Retype all of the records below word for word, and leave the pictures out of your answer.

-- START OF Excerpted records --

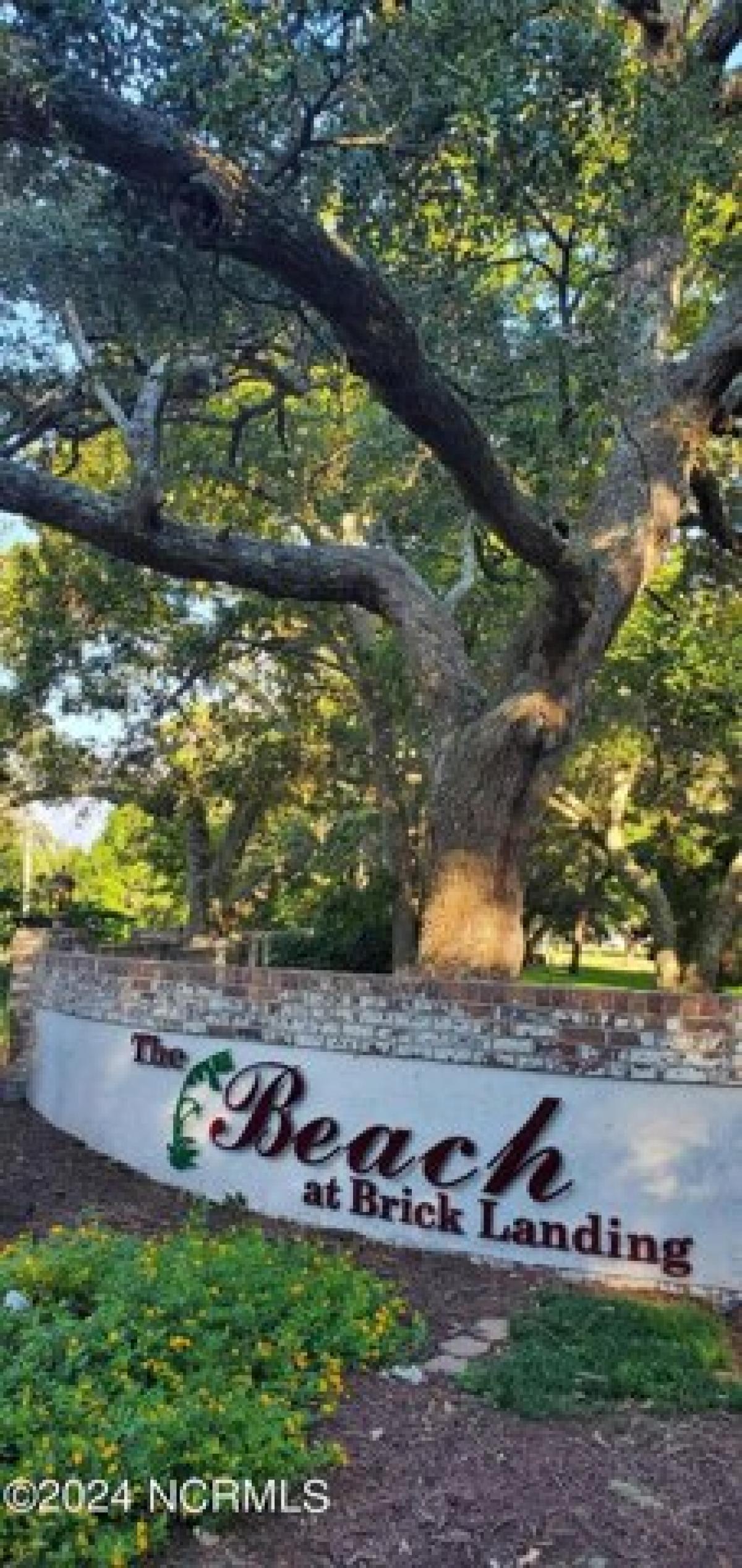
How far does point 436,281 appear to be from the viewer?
267 inches

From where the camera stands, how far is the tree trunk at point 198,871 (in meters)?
19.3

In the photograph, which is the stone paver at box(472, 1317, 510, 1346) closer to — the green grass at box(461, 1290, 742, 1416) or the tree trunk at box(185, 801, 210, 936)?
the green grass at box(461, 1290, 742, 1416)

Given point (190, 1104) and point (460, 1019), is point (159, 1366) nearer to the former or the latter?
point (460, 1019)

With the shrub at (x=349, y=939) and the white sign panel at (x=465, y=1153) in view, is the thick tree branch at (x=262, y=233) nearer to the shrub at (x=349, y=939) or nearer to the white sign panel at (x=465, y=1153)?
the white sign panel at (x=465, y=1153)

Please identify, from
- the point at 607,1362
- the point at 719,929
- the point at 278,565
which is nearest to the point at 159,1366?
the point at 607,1362

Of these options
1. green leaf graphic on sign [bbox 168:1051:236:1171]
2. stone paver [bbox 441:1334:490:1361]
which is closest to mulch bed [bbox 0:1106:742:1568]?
stone paver [bbox 441:1334:490:1361]

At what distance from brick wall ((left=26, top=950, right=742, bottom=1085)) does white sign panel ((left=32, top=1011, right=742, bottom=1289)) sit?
8 cm

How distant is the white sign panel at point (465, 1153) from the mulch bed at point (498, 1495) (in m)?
1.65

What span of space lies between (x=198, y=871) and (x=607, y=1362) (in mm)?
15217

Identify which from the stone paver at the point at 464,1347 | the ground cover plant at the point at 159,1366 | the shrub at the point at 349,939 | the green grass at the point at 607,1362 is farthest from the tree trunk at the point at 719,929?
the stone paver at the point at 464,1347

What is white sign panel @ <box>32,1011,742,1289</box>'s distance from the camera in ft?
20.0

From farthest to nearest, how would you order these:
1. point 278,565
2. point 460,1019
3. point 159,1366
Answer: point 278,565 → point 460,1019 → point 159,1366

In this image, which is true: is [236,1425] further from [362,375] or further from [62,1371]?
[362,375]

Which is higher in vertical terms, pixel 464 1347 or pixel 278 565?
pixel 278 565
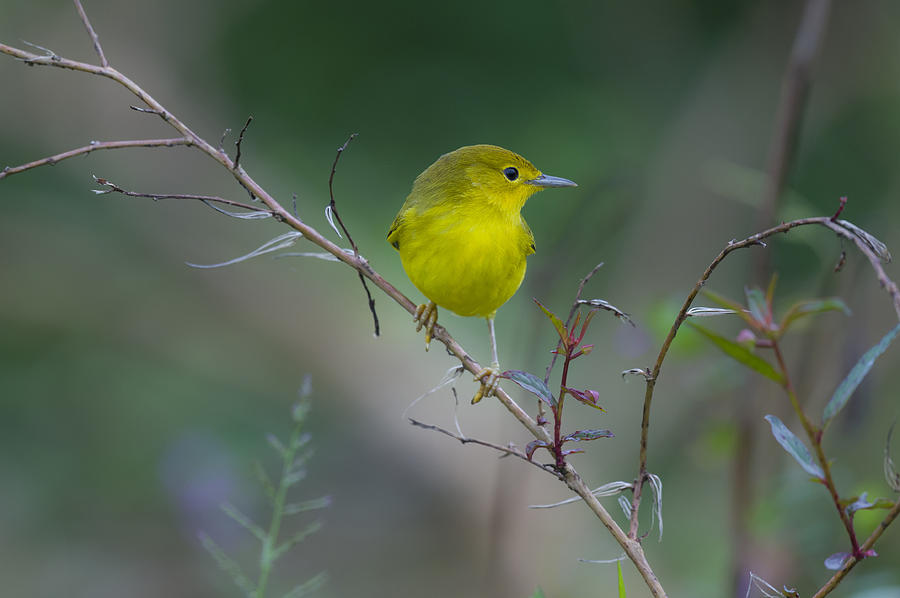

-- END OF Excerpted records --

» Problem solution
How far does point 436,281 appear to be from the viewer?
267 inches

From where the camera stands, how far is the tree trunk at point 198,871 (in meters)?
19.3

In the photograph, which is the stone paver at box(472, 1317, 510, 1346) closer to — the green grass at box(461, 1290, 742, 1416) or the tree trunk at box(185, 801, 210, 936)?
the green grass at box(461, 1290, 742, 1416)

Given point (190, 1104) and point (460, 1019), is point (159, 1366) nearer to the former or the latter?
point (460, 1019)

With the shrub at (x=349, y=939) and the white sign panel at (x=465, y=1153) in view, is the thick tree branch at (x=262, y=233) nearer to the shrub at (x=349, y=939) or nearer to the white sign panel at (x=465, y=1153)?
the white sign panel at (x=465, y=1153)

Please identify, from
- the point at 607,1362
- the point at 719,929
- the point at 278,565
which is nearest to the point at 159,1366?
the point at 607,1362

Of these options
1. green leaf graphic on sign [bbox 168:1051:236:1171]
2. stone paver [bbox 441:1334:490:1361]
which is closest to mulch bed [bbox 0:1106:742:1568]?
stone paver [bbox 441:1334:490:1361]

At what distance from brick wall ((left=26, top=950, right=742, bottom=1085)) does white sign panel ((left=32, top=1011, right=742, bottom=1289)) sit?
8 cm

How distant is the white sign panel at point (465, 1153) from the mulch bed at point (498, 1495) (in m)?
1.65

What span of space lies between (x=198, y=871) and (x=607, y=1362) (in mm)?
15217

Identify which from the stone paver at the point at 464,1347 | the ground cover plant at the point at 159,1366 | the shrub at the point at 349,939 | the green grass at the point at 607,1362 is farthest from the tree trunk at the point at 719,929?
the stone paver at the point at 464,1347

What is white sign panel @ <box>32,1011,742,1289</box>'s distance from the camera in ft?
20.0

From farthest to nearest, how would you order these:
1. point 278,565
2. point 460,1019
3. point 159,1366
Answer: point 278,565 → point 460,1019 → point 159,1366

In this image, which is true: is [236,1425] further from [362,375] or further from [62,1371]?
[362,375]

Which is higher in vertical terms, pixel 464 1347 or pixel 278 565?
pixel 278 565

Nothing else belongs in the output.